▶ _PROVIDED TEXT_:

——————————

Hello, I am new to using bioconductor and new to genetics in general- sorry if this is an obvious question. I am trying to get started using the SomaticSignatures package. I have several TCGA subjects with .vcf files, and each subject has a .bam sequence file. I understand I need to load both the sequence and the reference to calculate signatures.
First, I converted the .bam file to .fa, and generated an index, using samtools. Then, I loaded the data as follows:
fa_A <- FaFile("sub1.fa")
dat <- readVcfAsVRanges("sub1.vcf", fa_A)
vr_A = mutationContext(dat, fa_A)
The last line returns: Error in value[[3L]](cone) : record 1 (1:12837280-12837282) failed
file: sub1.fa
as a starting point, can anyone tell me what this errors means?
Are you sure you have the reference genome in your bam file? Bam files normally contain sequencing reads and the position the align to in a reference, but not the reference sequence itself.
Given the TCGA samples are human, you can probably use the
BSgenome.Hsapiens.UCSC.hg19
reference package, as in section 4.2 of the SomaticSignatures vignette.thanks for the reply, it was helpful. i was able to get some basic code working using the BSgenome reference package. the SomaticSignatures vignette states that a Fasta file can be used naturally, and i have this for each subject, so i was hoping to incorporate that. maybe i can figure out how to include the reference sequence in the fast file. thanks again for your help.

——————————

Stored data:
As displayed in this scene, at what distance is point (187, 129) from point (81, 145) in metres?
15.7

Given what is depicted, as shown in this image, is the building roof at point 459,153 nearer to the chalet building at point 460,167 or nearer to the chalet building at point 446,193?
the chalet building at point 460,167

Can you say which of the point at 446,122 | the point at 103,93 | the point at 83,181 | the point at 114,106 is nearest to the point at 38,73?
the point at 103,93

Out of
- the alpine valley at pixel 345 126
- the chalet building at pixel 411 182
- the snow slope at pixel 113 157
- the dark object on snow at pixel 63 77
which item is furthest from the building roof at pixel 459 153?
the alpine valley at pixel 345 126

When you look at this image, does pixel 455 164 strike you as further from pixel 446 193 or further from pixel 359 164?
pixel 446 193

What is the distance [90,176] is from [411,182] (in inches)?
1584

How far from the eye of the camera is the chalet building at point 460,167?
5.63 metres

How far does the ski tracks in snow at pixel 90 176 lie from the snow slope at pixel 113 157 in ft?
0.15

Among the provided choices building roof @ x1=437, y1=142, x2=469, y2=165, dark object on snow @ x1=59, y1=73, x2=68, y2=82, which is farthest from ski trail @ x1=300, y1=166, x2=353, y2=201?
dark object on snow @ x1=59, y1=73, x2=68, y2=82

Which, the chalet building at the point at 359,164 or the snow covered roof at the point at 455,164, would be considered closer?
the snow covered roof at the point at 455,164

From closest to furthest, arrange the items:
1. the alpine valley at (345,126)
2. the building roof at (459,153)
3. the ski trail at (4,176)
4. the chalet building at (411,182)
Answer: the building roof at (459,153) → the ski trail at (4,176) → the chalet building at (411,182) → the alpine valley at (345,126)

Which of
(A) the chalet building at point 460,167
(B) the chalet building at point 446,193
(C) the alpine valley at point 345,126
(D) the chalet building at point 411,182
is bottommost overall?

——————————

▶ _PROBLEM 1_:
Answer these questions using the SomaticSignatures thread:
(a) Which tool did the poster use to convert the .bam file to .fa and generate an index?
(b) Which reference package does the reply suggest for the TCGA samples?
(c) Which section of the SomaticSignatures vignette does the reply point to?
▶ _PROBLEM 2_:
Render this sentence from the SomaticSignatures thread in Spanish: "First, I converted the .bam file to .fa, and generated an index, using samtools."
▶ _PROBLEM 3_:
Output the passage of the SomaticSignatures thread character for character. Begin at the words "Hello, I am" and stop after "this errors means?".
The material has no connection to the SomaticSignatures thread above.

▶ _OUTPUT 1_:
(a) samtools
(b) BSgenome.Hsapiens.UCSC.hg19
(c) Section 4.2

▶ _OUTPUT 2_:
Primero, convertí el archivo .bam a .fa y generé un índice, usando samtools.

▶ _OUTPUT 3_:
Hello, I am new to using bioconductor and new to genetics in general- sorry if this is an obvious question. I am trying to get started using the SomaticSignatures package. I have several TCGA subjects with .vcf files, and each subject has a .bam sequence file. I understand I need to load both the sequence and the reference to calculate signatures.
First, I converted the .bam file to .fa, and generated an index, using samtools. Then, I loaded the data as follows:
fa_A <- FaFile("sub1.fa")
dat <- readVcfAsVRanges("sub1.vcf", fa_A)
vr_A = mutationContext(dat, fa_A)
The last line returns: Error in value[[3L]](cone) : record 1 (1:12837280-12837282) failed
file: sub1.fa
as a starting point, can anyone tell me what this errors means?